Top of Exercise data

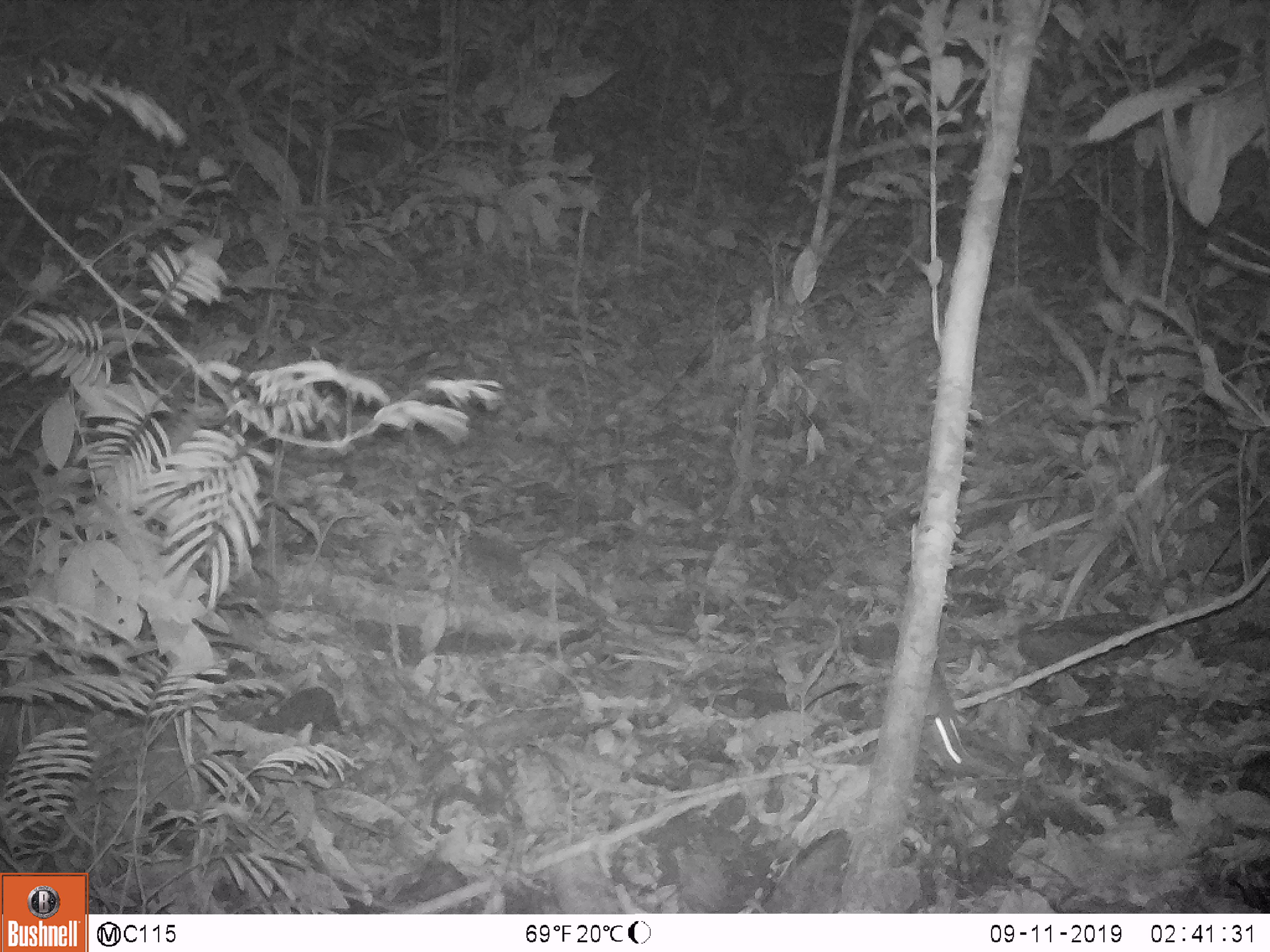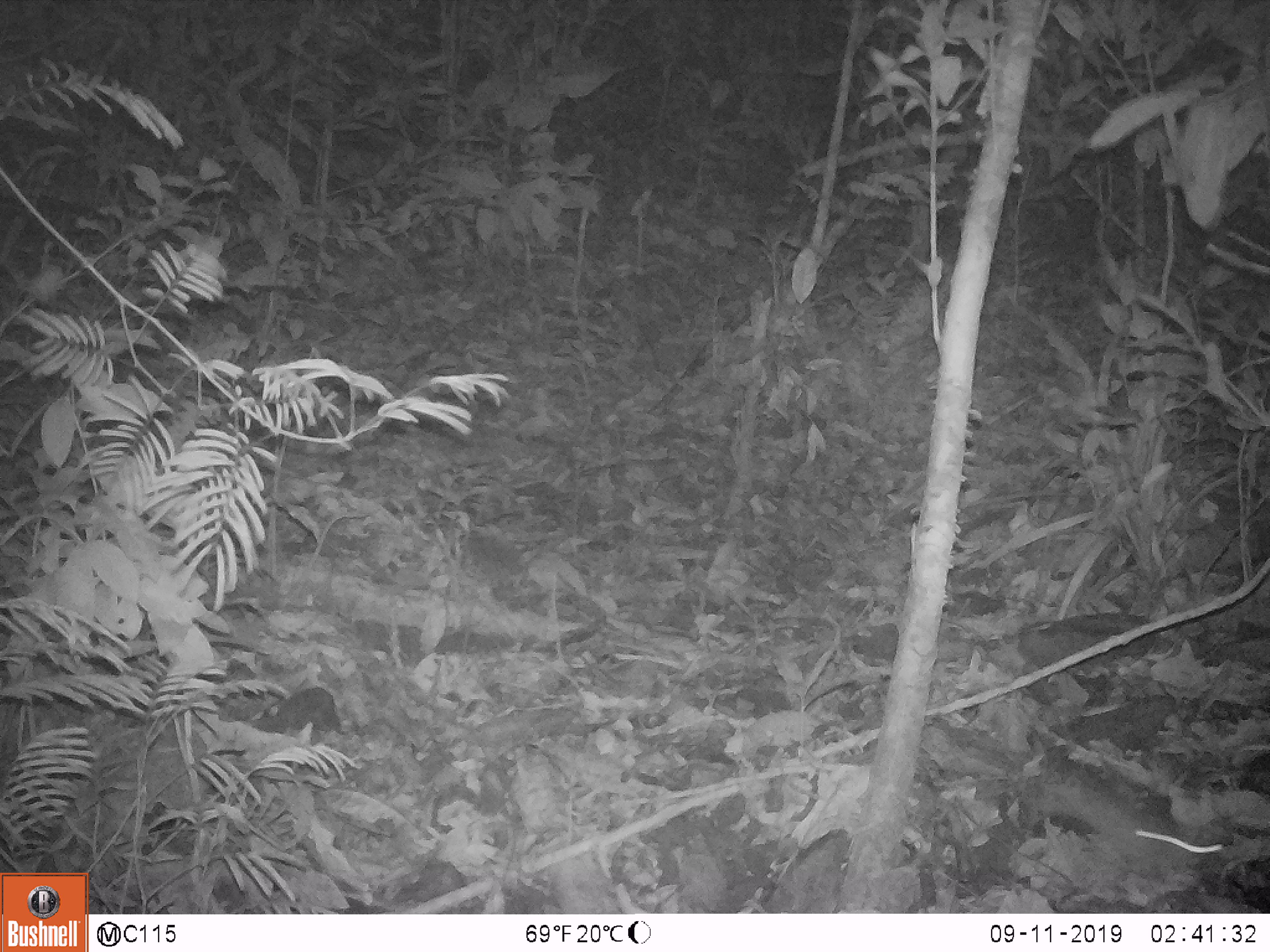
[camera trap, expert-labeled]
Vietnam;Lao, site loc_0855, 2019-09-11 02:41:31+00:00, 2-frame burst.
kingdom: Animalia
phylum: Chordata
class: Mammalia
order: Rodentia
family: Muridae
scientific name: Muridae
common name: old-world mice and rats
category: unidentified murid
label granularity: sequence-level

Bottom of Exercise data

Would you reproduce, word for word, the lines from the one holding "common name: old-world mice and rats" through the final line of the entries, both included?

common name: old-world mice and rats
category: unidentified murid
label granularity: sequence-level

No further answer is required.